6

I asked 312 people how many times they visited their preferred local supermarket in a month

The results are as follows:

  • 5% did not visit at all
  • 7% visited once a month
  • 33% visited twice a month
  • 22% visited three times a month
  • 15% visited four times a month
  • 18% visited five and more times a month

In the absence of the actual number of visits (I only have percentage of patrons as above), how do you calculate the mean and standard deviation for reporting purposes.

Jeromy Anglim
  • 44,984
Adhesh Josh
  • 3,255
  • 2
    Do you have any domain specific knowledge about how the "five and more times" category would be distributed across counts of 5, 6, 7, etc.? – Jeromy Anglim Oct 19 '11 at 06:54
  • @JeromyAnglim Not really (sorry!). It is all lumped together in this big category. Is there a way out of this predicament? – Adhesh Josh Oct 19 '11 at 12:16

2 Answers2

4

You need to be creative, because these data are consistent with any mean exceeding $0\times .05 + 1\times .07 + \cdots + 5\times .18$ = $2.89$ and any standard deviation exceeding $1.38$ (which are attained by assuming nobody visited any more than five times per month).

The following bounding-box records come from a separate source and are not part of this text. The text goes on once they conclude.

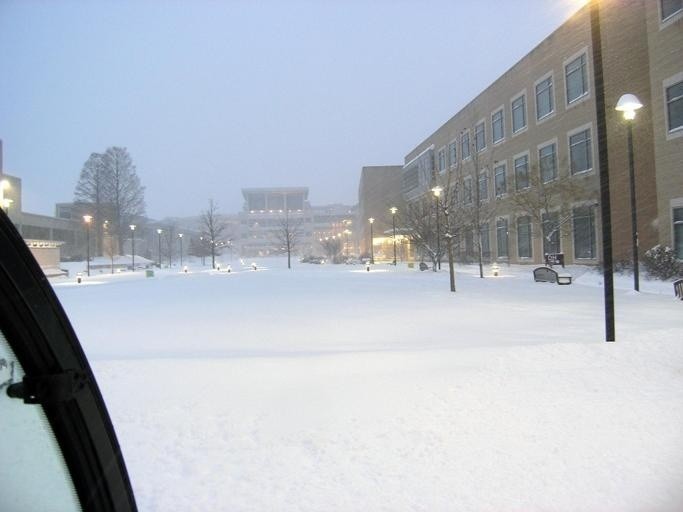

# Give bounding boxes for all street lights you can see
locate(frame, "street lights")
[319,229,352,265]
[128,222,137,272]
[177,232,234,271]
[366,217,375,263]
[82,215,93,278]
[0,198,15,217]
[388,205,396,263]
[614,93,646,291]
[155,229,164,268]
[431,185,441,273]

For reporting purposes, simply tabulate or graph the raw data:

Bar chart

If you must have a summary of location and spread, use alternative measures that can uniquely be found from these data. The median is between 2 and 3, because 45% visited 2 times or fewer and 67% visited 3 times or fewer. You might simply interpolate linearly and report a median of 2.3 visits per month. For the spread, use (say) an interquartile range, also computed with linear interpolation. I find Q1 is 1.4 and Q3 is 3.3, for an IQR of 1.9.

To go beyond that, you need to fit the data with a distribution, which requires assumptions and therefore is not just reporting. But it can be useful. However, these data are elusive: they will not fit standard models like Binomial or Poisson. (I recommend against trying to fit discretized versions of continuous distributions, such as Lognormal, because it's hard to find any reason why they should fit: they don't form informative bases for comparison. Moreover, since there are only six values here, it would be almost worthless to use more than one parameter in the modeling: two or more parameters give too much flexibility.)

As an example of the insight that might be afforded by a simple distributional fit, suppose the visits are made randomly over time by individuals and each individual has the same probability (per unit time) of visiting. This is potentially a useful and interesting framework against which these data can be compared. It leads to a Poisson distribution. The best fit (in a chi-squared sense) is achieved with an intensity of 3.185 per month; this also is the variance (whence the standard deviation is $\sqrt{3.185}$ = $1.8$).

Data and Poisson fit

This is not a good fit (as a chi-squared test will show, but the eye plainly sees): there are too many people reporting 2 visits and too few reporting 1 visit. That perhaps is the most interesting thing about this analysis. You could announce these results like this:

The median number of monthly visits among the respondents is 2.3 (with an IQR of 1.9). The data depart significantly from a (best fit) Poisson distribution with a mean of 3.18 visits per month in that 19 fewer people than expected report one visit and 37 more people than expected report two visits.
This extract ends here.